Prompt: From the line containing "family: Muridae" through the last line of the listing, output each line exactly as it stands. Omit pictures.

Record extracts:

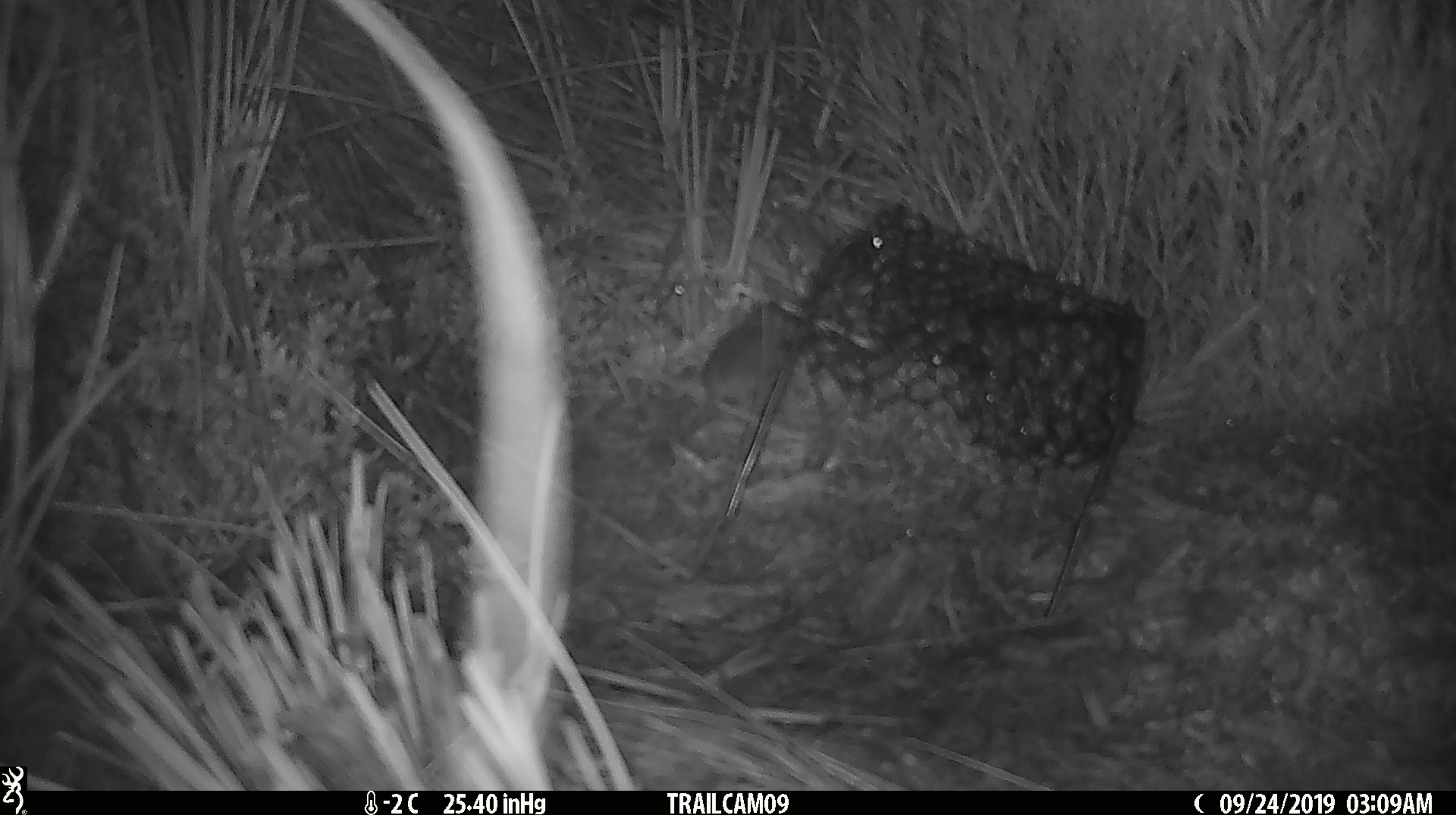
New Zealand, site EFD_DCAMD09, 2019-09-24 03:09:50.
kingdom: Animalia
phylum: Chordata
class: Mammalia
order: Rodentia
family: Muridae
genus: Mus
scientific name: Mus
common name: mouse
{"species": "mouse (Mus)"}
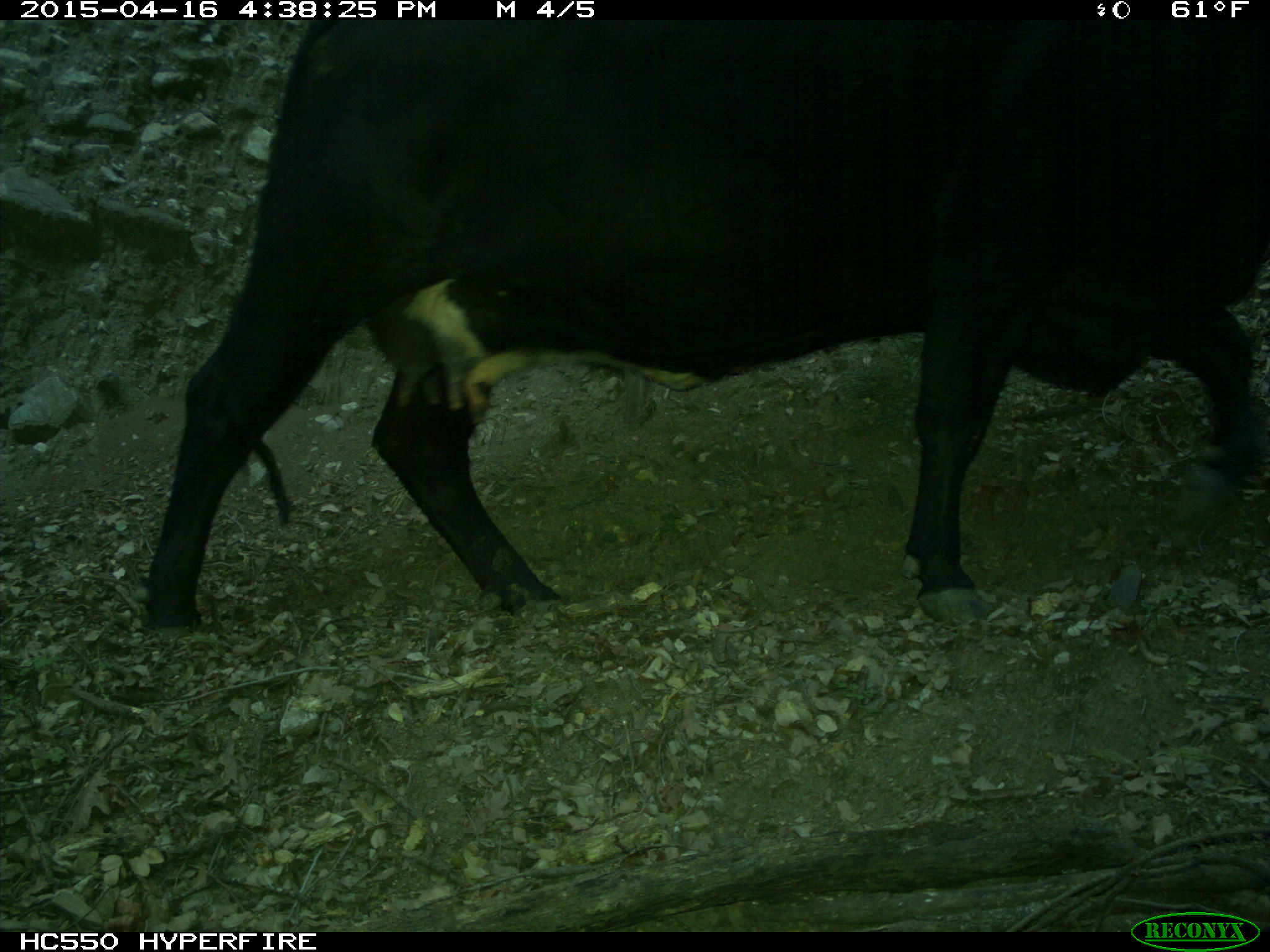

Result:
family: Muridae
genus: Mus
scientific name: Mus
common name: mouse
{"species": "mouse (Mus)"}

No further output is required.